Raspberry Pi Peripherals
Full GPIO, I2C, SPI, and UART support on Raspberry Pi via the rppal crate. ZeroClaw can directly control sensors, displays, motors, and cameras from agent tools. Combine with the web dashboard for a complete local AI assistant with physical world interaction.
The embedded support is what sets ZeroClaw apart from other OpenClaw alternatives. No other reimplementation can run an AI agent directly on a $4 ESP32 board. This opens up entirely new use cases: voice-controlled appliances, smart agriculture sensors, industrial monitoring agents, and wearable AI devices.
Known Bugs
Like any actively developed project, ZeroClaw has open issues. The following are the most notable bugs reported by the community as of June 2026. The development team is responsive, and most issues receive triage within 48 hours:
#5600: Kimi Code Streaming Tool Calls Fail
Streaming chat with tool calls on the kimi-code provider fails with a 400 error: "thinking is enabled but reasoning_content is missing in assistant tool call message." The provider requires reasoning content to be echoed back on assistant tool-call messages, which ZeroClaw does not yet do. Marked priority P1.
#7470: Delegate Mode Blocks Multi-Agent Setups
Delegating to an agentic target fails when the target's risk_profile.allowed_tools is empty, and the same-profile gate rejects targets whose risk profile differs from the caller -- even stricter ones. Together these block common reviewer/research multi-agent topologies where a broad operator delegates to locked-down specialists.
#6699: tool_filter_groups Ignores MCP Tools
The dispatch-time filter decides whether a tool is MCP by checking for an mcp_ prefix, but real MCP tools are named <server>__<tool>. As a result, tool_filter_groups silently has no effect on actual MCP tool surfaces, and it does not integrate with deferred loading.

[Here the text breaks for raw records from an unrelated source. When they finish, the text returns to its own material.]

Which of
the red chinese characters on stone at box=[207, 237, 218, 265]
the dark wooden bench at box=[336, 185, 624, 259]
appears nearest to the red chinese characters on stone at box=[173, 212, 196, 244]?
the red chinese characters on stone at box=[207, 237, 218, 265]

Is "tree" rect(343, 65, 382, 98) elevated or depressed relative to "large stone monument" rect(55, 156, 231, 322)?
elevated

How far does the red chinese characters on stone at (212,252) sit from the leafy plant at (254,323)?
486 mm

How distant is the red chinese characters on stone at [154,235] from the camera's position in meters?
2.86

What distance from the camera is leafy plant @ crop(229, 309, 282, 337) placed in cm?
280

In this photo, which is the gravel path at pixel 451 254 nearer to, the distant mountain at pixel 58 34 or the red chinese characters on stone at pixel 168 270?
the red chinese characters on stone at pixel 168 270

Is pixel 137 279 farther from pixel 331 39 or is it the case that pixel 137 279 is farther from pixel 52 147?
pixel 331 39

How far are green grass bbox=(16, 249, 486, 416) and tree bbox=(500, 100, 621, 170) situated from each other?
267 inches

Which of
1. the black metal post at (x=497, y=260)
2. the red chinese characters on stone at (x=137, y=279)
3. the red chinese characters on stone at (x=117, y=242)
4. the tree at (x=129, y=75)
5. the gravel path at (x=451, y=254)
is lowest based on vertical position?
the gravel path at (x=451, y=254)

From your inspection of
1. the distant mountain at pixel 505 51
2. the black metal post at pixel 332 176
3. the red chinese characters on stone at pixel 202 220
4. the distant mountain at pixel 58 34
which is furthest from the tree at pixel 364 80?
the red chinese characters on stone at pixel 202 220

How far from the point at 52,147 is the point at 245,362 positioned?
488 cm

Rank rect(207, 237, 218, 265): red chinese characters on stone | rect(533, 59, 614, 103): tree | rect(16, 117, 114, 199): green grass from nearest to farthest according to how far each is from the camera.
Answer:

#5862: Agent Unaware of Built-in Cron
Asking the agent to schedule a reminder makes it claim it lacks scheduling tools instead of using the zeroclaw cron add command. The capability exists but is not surfaced to the model. Workaround: ask it explicitly to run zeroclaw cron add.
#7507: Quickstart Floods Output on Non-TTY stdin
Running zeroclaw quickstart without an interactive TTY (CI jobs, scripts, piped stdin) triggers an infinite redraw loop that can flood gigabytes of output instead of exiting with an error. Run quickstart only in an interactive terminal until the non-TTY guard ships.
These bugs are typical of a fast-moving project with broad platform support. None of them affect core agent functionality for the most common deployment scenarios (Telegram/Discord on Linux). The development cadence is roughly weekly releases, and the community actively contributes patches.